- Born: Susanna Percival c. 1667
- Died: 1703
- Occupation: Actress
- Spouse(s): William Mountfort John Verbruggen

= Susanna Verbruggen =

English actress working in London

Susanna Verbruggen (née Percival) (c. 1667–1703), aka Susanna Mountfort, was an English actress working in London.

==Life==
She was the daughter of Thomas Percival, a member of the Duke's Company for more than a decade. Her first recorded stage appearance may have been as early as 1681 in D'Urfey's Sir Barnaby Whigg. In 1686 she married the actor William Mountfort, and after Mountfort's infamous murder in 1692, she married the actor John Verbruggen.

She was a successful and popular comedian, known especially for her breeches roles. Her greatest success was as the main character Lucia in Thomas Southerne's Sir Anthony Love, where Lucia partakes of the freedom of the roistering Restoration rake by disguising herself as "Sir Anthony". Both men and women in the audience loved her performance in these types of roles.

______________________________

### Written request
Copy out the entire Susanna Verbruggen article above word for word, including the list of dates and spouses at its top.

______________________________

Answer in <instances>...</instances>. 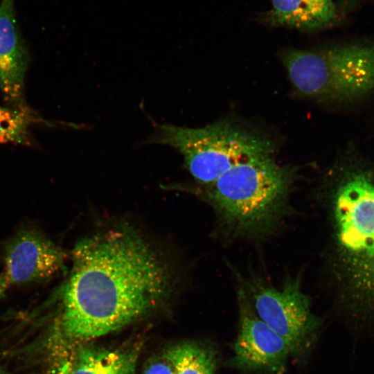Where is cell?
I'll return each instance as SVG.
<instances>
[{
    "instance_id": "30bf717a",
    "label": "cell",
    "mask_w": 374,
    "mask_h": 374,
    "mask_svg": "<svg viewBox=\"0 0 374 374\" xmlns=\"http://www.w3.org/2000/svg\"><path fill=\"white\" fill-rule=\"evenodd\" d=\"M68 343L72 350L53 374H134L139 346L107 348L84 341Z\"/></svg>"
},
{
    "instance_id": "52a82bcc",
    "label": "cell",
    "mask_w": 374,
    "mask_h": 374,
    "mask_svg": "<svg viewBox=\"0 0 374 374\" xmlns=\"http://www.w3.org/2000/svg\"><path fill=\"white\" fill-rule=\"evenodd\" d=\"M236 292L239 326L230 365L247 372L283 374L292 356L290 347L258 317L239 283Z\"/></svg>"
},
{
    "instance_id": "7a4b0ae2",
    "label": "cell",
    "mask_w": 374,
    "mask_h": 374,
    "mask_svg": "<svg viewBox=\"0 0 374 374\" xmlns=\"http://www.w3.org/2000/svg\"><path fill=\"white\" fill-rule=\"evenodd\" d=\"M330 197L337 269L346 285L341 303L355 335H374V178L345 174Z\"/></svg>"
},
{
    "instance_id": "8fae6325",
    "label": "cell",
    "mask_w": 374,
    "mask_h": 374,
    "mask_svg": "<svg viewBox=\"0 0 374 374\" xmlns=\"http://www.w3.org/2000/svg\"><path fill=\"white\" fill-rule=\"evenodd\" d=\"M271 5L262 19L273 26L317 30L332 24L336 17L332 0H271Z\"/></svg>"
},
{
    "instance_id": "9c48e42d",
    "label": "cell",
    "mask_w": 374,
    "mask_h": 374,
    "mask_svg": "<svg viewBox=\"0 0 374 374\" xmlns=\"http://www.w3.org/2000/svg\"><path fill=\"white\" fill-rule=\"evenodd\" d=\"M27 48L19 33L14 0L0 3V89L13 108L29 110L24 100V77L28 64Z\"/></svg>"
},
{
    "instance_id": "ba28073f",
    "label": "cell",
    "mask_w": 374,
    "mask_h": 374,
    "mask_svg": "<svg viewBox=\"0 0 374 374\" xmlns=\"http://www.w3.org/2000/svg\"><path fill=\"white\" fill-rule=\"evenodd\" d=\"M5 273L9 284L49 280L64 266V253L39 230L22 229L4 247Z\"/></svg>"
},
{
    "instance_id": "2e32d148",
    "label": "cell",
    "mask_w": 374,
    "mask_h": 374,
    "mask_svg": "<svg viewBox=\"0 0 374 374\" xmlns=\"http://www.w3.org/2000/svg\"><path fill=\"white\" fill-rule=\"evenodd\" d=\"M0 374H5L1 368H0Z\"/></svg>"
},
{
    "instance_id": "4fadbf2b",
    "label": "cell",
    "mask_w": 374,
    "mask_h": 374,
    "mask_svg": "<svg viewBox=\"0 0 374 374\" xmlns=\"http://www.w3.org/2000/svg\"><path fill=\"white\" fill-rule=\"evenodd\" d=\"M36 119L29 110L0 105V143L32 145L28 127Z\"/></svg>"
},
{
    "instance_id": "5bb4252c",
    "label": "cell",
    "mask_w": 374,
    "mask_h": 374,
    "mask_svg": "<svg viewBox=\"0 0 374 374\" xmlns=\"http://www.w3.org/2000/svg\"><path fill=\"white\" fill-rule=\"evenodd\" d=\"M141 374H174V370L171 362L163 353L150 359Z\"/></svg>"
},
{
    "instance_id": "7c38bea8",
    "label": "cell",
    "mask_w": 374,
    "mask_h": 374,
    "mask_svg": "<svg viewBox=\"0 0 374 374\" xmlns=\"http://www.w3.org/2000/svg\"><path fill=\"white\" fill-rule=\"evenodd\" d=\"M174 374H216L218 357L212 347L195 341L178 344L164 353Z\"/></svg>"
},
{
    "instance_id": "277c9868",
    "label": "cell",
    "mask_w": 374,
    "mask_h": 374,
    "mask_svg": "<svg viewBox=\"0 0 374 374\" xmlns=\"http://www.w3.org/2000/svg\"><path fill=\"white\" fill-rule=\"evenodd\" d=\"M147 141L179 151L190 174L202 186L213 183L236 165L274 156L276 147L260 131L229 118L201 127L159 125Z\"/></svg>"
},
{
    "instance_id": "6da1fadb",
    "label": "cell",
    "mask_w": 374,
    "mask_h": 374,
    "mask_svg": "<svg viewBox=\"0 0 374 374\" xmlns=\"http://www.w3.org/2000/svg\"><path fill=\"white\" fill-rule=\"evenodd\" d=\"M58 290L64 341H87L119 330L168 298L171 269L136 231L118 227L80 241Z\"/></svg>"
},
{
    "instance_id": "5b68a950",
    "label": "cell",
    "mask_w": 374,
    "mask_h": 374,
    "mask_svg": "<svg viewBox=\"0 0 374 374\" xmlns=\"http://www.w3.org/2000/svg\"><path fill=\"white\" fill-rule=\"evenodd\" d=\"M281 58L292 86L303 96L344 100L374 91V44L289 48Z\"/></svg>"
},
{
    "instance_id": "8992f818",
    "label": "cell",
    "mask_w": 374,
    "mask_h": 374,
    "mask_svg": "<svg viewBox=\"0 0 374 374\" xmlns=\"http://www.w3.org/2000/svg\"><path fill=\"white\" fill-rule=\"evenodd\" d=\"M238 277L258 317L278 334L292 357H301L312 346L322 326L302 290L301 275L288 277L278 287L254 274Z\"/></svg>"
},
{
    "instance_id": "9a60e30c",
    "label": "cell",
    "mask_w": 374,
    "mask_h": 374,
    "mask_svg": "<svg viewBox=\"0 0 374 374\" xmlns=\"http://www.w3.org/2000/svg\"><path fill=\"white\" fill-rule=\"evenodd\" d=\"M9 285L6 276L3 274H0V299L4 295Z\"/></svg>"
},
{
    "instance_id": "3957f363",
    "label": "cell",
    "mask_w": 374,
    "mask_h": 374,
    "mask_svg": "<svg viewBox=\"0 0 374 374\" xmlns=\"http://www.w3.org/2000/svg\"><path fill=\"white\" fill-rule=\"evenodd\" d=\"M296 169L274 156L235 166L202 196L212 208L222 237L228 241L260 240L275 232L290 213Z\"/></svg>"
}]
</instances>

______________________________

### Task answer
- Born: Susanna Percival c. 1667
- Died: 1703
- Occupation: Actress
- Spouse(s): William Mountfort John Verbruggen

= Susanna Verbruggen =

English actress working in London

Susanna Verbruggen (née Percival) (c. 1667–1703), aka Susanna Mountfort, was an English actress working in London.

==Life==
She was the daughter of Thomas Percival, a member of the Duke's Company for more than a decade. Her first recorded stage appearance may have been as early as 1681 in D'Urfey's Sir Barnaby Whigg. In 1686 she married the actor William Mountfort, and after Mountfort's infamous murder in 1692, she married the actor John Verbruggen.

She was a successful and popular comedian, known especially for her breeches roles. Her greatest success was as the main character Lucia in Thomas Southerne's Sir Anthony Love, where Lucia partakes of the freedom of the roistering Restoration rake by disguising herself as "Sir Anthony". Both men and women in the audience loved her performance in these types of roles.